A tougher issue to tackle is defining the base. What standard will be used as the base — EBITDA, pre-tax net income, gross profit, sales or some other figure? Each of these standards has advantages and disadvantages for the parties. For example, a seller may prefer to use the sales method because he may feel that it is the only readily determinable, externally driven standard, while a purchaser might have concerns that sales could be driven up without regard to costs, thereby hurting profits. For example, sales would increase if a business added several salespeople and support staff, but the profits of the business could be hurt. A purchaser might prefer looking only to gross profit as a benchmark, but the seller may feel he has no control over how other company costs are accounted for.

Likewise, the agreement will dictate who is performing the calculations — the seller’s accountant or the buyer’s. This is important because results can vary if the standard is not meticulously defined. Typically, in buyouts we advise, the purchaser’s accountant performs the calculations, but the buyer’s financial team has the right to audit them. Earnouts can complicate the orderly transfer of the business. Usually a purchaser wants to change certain aspects of the business — so it can be effectively integrated into the purchaser’s business, for example. Conversely, a seller generally wants to maintain the business’s current operating processes and procedures, since they can make the computation of the earnout less complex. (There is also a natural tendency for the seller to be resistant to making changes in his or her business.) A wellcrafted earnout agreement will provide the seller with enough control of the business to make him feel it can qualify for the earnout payment, while providing the buyer with sufficient control to ensure that his acquisition will be well run during this period.

•••••

Write the next part of the text on earnout agreements, starting after its final sentence. The records come from a different source than the text.

● **RECORDS**

•••••

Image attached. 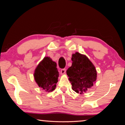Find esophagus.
Listing matches in <instances>:
<instances>
[{
	"label": "esophagus",
	"mask_w": 125,
	"mask_h": 125,
	"mask_svg": "<svg viewBox=\"0 0 125 125\" xmlns=\"http://www.w3.org/2000/svg\"><path fill=\"white\" fill-rule=\"evenodd\" d=\"M66 72V69H61V73L62 74H64Z\"/></svg>",
	"instance_id": "esophagus-1"
}]
</instances>
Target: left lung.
<instances>
[{"label": "left lung", "mask_w": 125, "mask_h": 125, "mask_svg": "<svg viewBox=\"0 0 125 125\" xmlns=\"http://www.w3.org/2000/svg\"><path fill=\"white\" fill-rule=\"evenodd\" d=\"M72 64L67 71L72 88L77 93L83 94L96 82L97 72L94 65L85 54L75 52L72 55Z\"/></svg>", "instance_id": "left-lung-1"}]
</instances>
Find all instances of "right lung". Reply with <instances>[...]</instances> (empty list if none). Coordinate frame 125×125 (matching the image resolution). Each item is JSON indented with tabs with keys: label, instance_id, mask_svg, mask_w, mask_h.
I'll return each instance as SVG.
<instances>
[{
	"label": "right lung",
	"instance_id": "add662e5",
	"mask_svg": "<svg viewBox=\"0 0 125 125\" xmlns=\"http://www.w3.org/2000/svg\"><path fill=\"white\" fill-rule=\"evenodd\" d=\"M59 75L56 63L50 57L43 58L33 74L36 83L46 92H51L55 89Z\"/></svg>",
	"mask_w": 125,
	"mask_h": 125
}]
</instances>
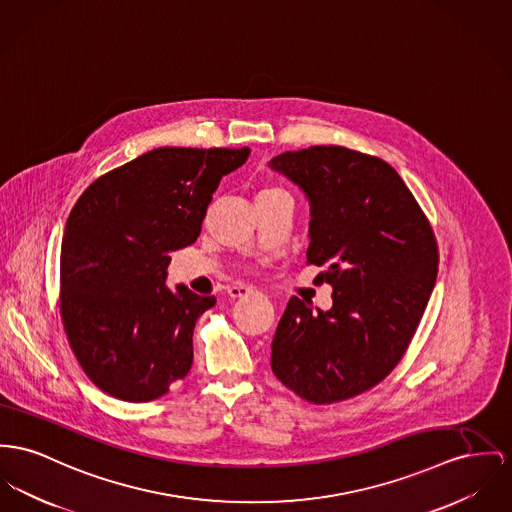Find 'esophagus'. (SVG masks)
<instances>
[{
	"instance_id": "34e87169",
	"label": "esophagus",
	"mask_w": 512,
	"mask_h": 512,
	"mask_svg": "<svg viewBox=\"0 0 512 512\" xmlns=\"http://www.w3.org/2000/svg\"><path fill=\"white\" fill-rule=\"evenodd\" d=\"M227 293H229L231 299H240V297H248L254 291L250 287H244V285H233V287H229Z\"/></svg>"
}]
</instances>
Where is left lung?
Listing matches in <instances>:
<instances>
[{
	"instance_id": "left-lung-1",
	"label": "left lung",
	"mask_w": 512,
	"mask_h": 512,
	"mask_svg": "<svg viewBox=\"0 0 512 512\" xmlns=\"http://www.w3.org/2000/svg\"><path fill=\"white\" fill-rule=\"evenodd\" d=\"M270 169L305 194L307 262L334 289L326 312L291 297L273 336V375L310 404L341 402L406 353L437 279L435 235L382 159L314 145L273 157Z\"/></svg>"
}]
</instances>
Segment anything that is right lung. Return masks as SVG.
Listing matches in <instances>:
<instances>
[{
    "label": "right lung",
    "mask_w": 512,
    "mask_h": 512,
    "mask_svg": "<svg viewBox=\"0 0 512 512\" xmlns=\"http://www.w3.org/2000/svg\"><path fill=\"white\" fill-rule=\"evenodd\" d=\"M248 155V147H159L106 172L73 205L62 320L79 365L106 394L151 402L188 375L196 320L215 297L169 289V254L200 237L221 178Z\"/></svg>",
    "instance_id": "right-lung-1"
}]
</instances>
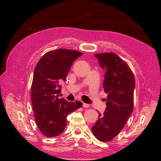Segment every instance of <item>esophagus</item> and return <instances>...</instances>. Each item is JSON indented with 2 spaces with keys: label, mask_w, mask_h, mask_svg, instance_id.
Masks as SVG:
<instances>
[{
  "label": "esophagus",
  "mask_w": 161,
  "mask_h": 161,
  "mask_svg": "<svg viewBox=\"0 0 161 161\" xmlns=\"http://www.w3.org/2000/svg\"><path fill=\"white\" fill-rule=\"evenodd\" d=\"M82 104H83V107H84V108H88V107H89V105L88 104V103H83Z\"/></svg>",
  "instance_id": "1"
}]
</instances>
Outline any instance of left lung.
Segmentation results:
<instances>
[{"mask_svg": "<svg viewBox=\"0 0 161 161\" xmlns=\"http://www.w3.org/2000/svg\"><path fill=\"white\" fill-rule=\"evenodd\" d=\"M105 71L103 87L107 94L106 111L92 128L98 140L107 142L119 134L133 111L135 79L126 62L116 54H95Z\"/></svg>", "mask_w": 161, "mask_h": 161, "instance_id": "obj_1", "label": "left lung"}]
</instances>
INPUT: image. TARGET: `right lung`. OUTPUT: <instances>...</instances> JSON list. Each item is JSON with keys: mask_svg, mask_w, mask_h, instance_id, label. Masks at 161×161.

•••••

● **RESULT OF THE EXERCISE**
What Can Go Wrong

Problems arise when the earnout agreement is poorly drafted or the parties don’t fully understand the meaning and ramifications of the agreement. For example, disputes surrounding the calculation of the earnout base and subsequent earnout payments are not unusual. When a party doesn’t understand how a calculation should be made, expectations will be unfulfilled. Likewise, a seller who fails to retain sufficient control of the business during the earnout period is doomed to failure. If the agreement fails to provide the seller with such control and the buyer has the right to operate the business as he sees fit, the operation could conflict with the way the seller intended it to be during the earnout period. Or if the purchaser intends to integrate the business with his already established business, the seller may have a difficult time keeping his business’s results separate from the other’s.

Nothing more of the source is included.